(Former) CEO The Nature Conservancy and the Gordon and Betty Moore Foundation
- In office 2000–2014

Personal details
- Born: 1951 (age 73–74)
- Spouse: Kathryn
- Children: 2
- Alma mater: UC Berkeley, University of California, Hastings College of the Law

= Steve McCormick (executive) =

Steve McCormick is the former president of The Gordon and Betty Moore Foundation (2007–2014) and the former president and CEO of The Nature Conservancy (2000–2007). In May 2014, Gordon Moore announced that McCormick was leaving the Moore Foundation to co-found a startup to create the first global, open-source database on ecosystem services and natural capital, called The Earth Genome. McCormick is a board member for many social impact and environmental organizations.

== The Nature Conservancy ==
McCormick is credited with reorganizing The Nature Conservancy (TNC) into a "truly global entity to fulfill its mission." During his tenure, the group grew to operate in 30 countries and all 50 states in the United States, with revenues in excess of $650 million, with its assets increasing to $5.4 billion. McCormick began his career with TNC in 1976 as western regional legal counsel. He then spent 16 years as executive director of California and Western Region. In 2004, he asked TNC's science staff to develop a framework to guide global conservation at the organization, which ultimately produced The Atlas of Global Conservation to collate environmental information He led the effort to create and incorporate the strategic framework that still guides the group's work, called Conservation by Design (see "Method" at The Nature Conservancy). On June 8, 2005, McCormick defended TNC's land acquisition practices in front of the United States Senate Committee on Finance, after a 2003 Washington Post article, Nonprofit Land Bank Amasses Millions, questioned TNC's motives. An academic study of the incident concluded that the Post's analysis was "reductionist" to the point of "misleading."
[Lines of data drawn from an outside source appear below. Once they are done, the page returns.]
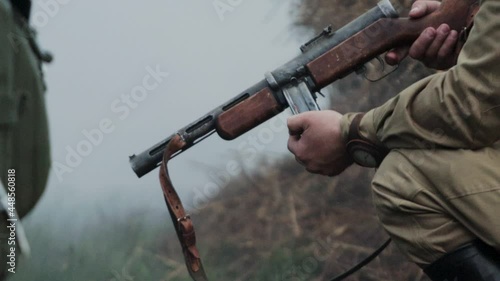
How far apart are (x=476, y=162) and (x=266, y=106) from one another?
0.70m

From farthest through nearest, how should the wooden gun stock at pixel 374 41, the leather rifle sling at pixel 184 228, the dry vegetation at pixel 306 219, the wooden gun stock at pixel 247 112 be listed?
the dry vegetation at pixel 306 219
the wooden gun stock at pixel 247 112
the leather rifle sling at pixel 184 228
the wooden gun stock at pixel 374 41

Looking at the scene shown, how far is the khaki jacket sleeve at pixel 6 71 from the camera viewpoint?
6.13 feet

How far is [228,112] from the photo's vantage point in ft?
6.47

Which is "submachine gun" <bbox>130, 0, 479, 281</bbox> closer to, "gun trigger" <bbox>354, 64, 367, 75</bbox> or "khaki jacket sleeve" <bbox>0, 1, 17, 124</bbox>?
"gun trigger" <bbox>354, 64, 367, 75</bbox>

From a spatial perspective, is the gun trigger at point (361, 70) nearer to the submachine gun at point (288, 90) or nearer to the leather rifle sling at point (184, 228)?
the submachine gun at point (288, 90)

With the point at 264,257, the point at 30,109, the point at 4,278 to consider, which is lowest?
the point at 264,257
== The Moore Foundation ==

As president and CEO of the Moore Foundation, McCormick wrote prolifically on the importance of supporting basic science, especially for environmental conservation. McCormick oversaw more than $1 billion in grants, many of which were granted to scientific research, including $34.2 million to simulate experimental research in the physics of quantum materials and $12.5 million (joint with Sloan Foundation) to the Berkeley Institute for Data Science. McCormick left "abruptly" with much speculation as to why. It became clear in subsequent months that McCormick left to create a 501(c)(3) non-profit, The Earth Genome, to make environmental information more accessible, using best practices from the tech industry.

== Board service and awards ==
McCormick has served on numerous boards, including The Independent Sector, Sustainable Conservation, the California Academy of Sciences, and the advisory board of the UC Berkeley College of Natural Resources. He is the recipient of the Chevron Conservation Award; the Department of Interior Silver Award; and the Edmund G. Brown Award for Environmental and Economic Balance.